• [Directive]
Send back all the data below, exactly as given.

-- Start --

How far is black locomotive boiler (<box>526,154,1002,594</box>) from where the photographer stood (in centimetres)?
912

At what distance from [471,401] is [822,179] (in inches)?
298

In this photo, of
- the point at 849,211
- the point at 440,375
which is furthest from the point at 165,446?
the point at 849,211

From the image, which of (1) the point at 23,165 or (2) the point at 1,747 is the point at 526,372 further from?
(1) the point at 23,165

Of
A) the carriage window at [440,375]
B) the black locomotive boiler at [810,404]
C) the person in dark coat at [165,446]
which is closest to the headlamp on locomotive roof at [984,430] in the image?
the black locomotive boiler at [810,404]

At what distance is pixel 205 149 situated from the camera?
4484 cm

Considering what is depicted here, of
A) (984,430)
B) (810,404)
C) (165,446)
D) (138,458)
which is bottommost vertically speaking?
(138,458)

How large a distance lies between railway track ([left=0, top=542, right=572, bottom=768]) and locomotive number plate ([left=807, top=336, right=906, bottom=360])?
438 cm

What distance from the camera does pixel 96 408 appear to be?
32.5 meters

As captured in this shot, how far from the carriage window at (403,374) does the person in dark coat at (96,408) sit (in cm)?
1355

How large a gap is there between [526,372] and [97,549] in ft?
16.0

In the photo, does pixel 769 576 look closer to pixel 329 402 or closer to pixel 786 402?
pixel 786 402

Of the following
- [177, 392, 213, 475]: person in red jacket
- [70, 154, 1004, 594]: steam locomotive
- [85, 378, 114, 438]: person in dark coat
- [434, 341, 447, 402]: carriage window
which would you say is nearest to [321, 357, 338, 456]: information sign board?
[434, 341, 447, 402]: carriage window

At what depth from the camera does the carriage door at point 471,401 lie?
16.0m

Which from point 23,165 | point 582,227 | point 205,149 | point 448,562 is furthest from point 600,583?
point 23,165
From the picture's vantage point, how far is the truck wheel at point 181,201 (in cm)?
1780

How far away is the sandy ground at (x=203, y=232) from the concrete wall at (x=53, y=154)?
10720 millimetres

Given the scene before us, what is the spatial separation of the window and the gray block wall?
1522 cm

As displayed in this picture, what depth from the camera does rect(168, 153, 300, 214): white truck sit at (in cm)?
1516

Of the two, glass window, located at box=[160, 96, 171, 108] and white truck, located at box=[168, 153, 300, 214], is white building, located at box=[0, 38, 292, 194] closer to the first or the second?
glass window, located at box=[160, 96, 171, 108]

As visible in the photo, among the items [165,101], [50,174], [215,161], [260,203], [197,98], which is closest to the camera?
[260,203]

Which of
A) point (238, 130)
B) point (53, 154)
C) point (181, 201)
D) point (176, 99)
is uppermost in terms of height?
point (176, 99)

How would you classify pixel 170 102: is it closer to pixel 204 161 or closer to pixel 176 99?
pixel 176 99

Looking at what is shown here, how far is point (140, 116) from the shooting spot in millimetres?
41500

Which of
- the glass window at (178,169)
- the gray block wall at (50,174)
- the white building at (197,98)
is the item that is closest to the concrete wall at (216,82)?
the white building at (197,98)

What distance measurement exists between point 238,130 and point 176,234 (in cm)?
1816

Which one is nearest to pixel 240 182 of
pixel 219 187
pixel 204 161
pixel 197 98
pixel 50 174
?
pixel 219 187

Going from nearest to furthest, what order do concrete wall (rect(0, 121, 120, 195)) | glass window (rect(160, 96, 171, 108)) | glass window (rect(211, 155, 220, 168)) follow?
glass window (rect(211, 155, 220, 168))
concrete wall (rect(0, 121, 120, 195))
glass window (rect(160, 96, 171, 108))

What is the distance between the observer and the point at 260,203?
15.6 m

-- End --

• [Answer to this problem]
How far is black locomotive boiler (<box>526,154,1002,594</box>) from where the photographer stood (in centimetres)?
912

At what distance from [471,401] is [822,179] (in inches)?
298

In this photo, of
- the point at 849,211
- the point at 440,375
which is furthest from the point at 165,446?
the point at 849,211

From the image, which of (1) the point at 23,165 or (2) the point at 1,747 is the point at 526,372 further from?
(1) the point at 23,165

Of
A) the carriage window at [440,375]
B) the black locomotive boiler at [810,404]
C) the person in dark coat at [165,446]
which is closest to the headlamp on locomotive roof at [984,430] in the image?
the black locomotive boiler at [810,404]

At what distance is pixel 205 149 situated from the camera?
4484 cm

Considering what is depicted here, of
A) (984,430)
B) (810,404)
C) (165,446)
D) (138,458)
which is bottommost vertically speaking?
(138,458)

How large a distance lies between railway track ([left=0, top=542, right=572, bottom=768]) and locomotive number plate ([left=807, top=336, right=906, bottom=360])?
438 cm

What distance from the camera does pixel 96 408 appear to be?
32.5 meters

As captured in this shot, how far from the carriage window at (403,374) does the person in dark coat at (96,408) sit (in cm)?
1355

How large a gap is there between [526,372] and [97,549] in ft?
16.0

In the photo, does pixel 769 576 look closer to pixel 329 402 or closer to pixel 786 402?
pixel 786 402

Of the following
- [177, 392, 213, 475]: person in red jacket
- [70, 154, 1004, 594]: steam locomotive
- [85, 378, 114, 438]: person in dark coat
- [434, 341, 447, 402]: carriage window
which would you say is nearest to [321, 357, 338, 456]: information sign board?
[434, 341, 447, 402]: carriage window

At what depth from the camera does the carriage door at point 471,401 lie?
16.0m

Which from point 23,165 | point 582,227 | point 205,149 | point 448,562 is furthest from point 600,583?
point 23,165
From the picture's vantage point, how far is the truck wheel at point 181,201 (in cm)?
1780

How far away is the sandy ground at (x=203, y=232) from the concrete wall at (x=53, y=154)?
10720 millimetres

Given the scene before us, what is the spatial separation of the window and the gray block wall?
1522 cm

As displayed in this picture, what depth from the camera does rect(168, 153, 300, 214): white truck sit at (in cm)?
1516

Of the two, glass window, located at box=[160, 96, 171, 108] and white truck, located at box=[168, 153, 300, 214], is white building, located at box=[0, 38, 292, 194] closer to the first or the second?
glass window, located at box=[160, 96, 171, 108]

As visible in the photo, among the items [165,101], [50,174], [215,161], [260,203], [197,98], which is closest to the camera?
[260,203]

Which of
A) point (238, 130)
B) point (53, 154)
C) point (181, 201)
D) point (176, 99)
is uppermost in terms of height?
point (176, 99)

How would you classify pixel 170 102: is it closer to pixel 204 161 or closer to pixel 176 99?
pixel 176 99

Looking at what is shown here, how far is point (140, 116) from the shooting spot in millimetres?
41500

Which of
- the glass window at (178,169)
- the gray block wall at (50,174)
- the white building at (197,98)
is the item that is closest to the concrete wall at (216,82)?
the white building at (197,98)

What distance measurement exists between point 238,130 and point 176,234 (in cm)?
1816

Which one is nearest to pixel 240 182 of
pixel 219 187
pixel 204 161
pixel 197 98
pixel 50 174
?
pixel 219 187

Going from nearest to furthest, what order do concrete wall (rect(0, 121, 120, 195)) | glass window (rect(160, 96, 171, 108)) | glass window (rect(211, 155, 220, 168)) follow?
glass window (rect(211, 155, 220, 168))
concrete wall (rect(0, 121, 120, 195))
glass window (rect(160, 96, 171, 108))

What is the distance between the observer and the point at 260,203?
15.6 m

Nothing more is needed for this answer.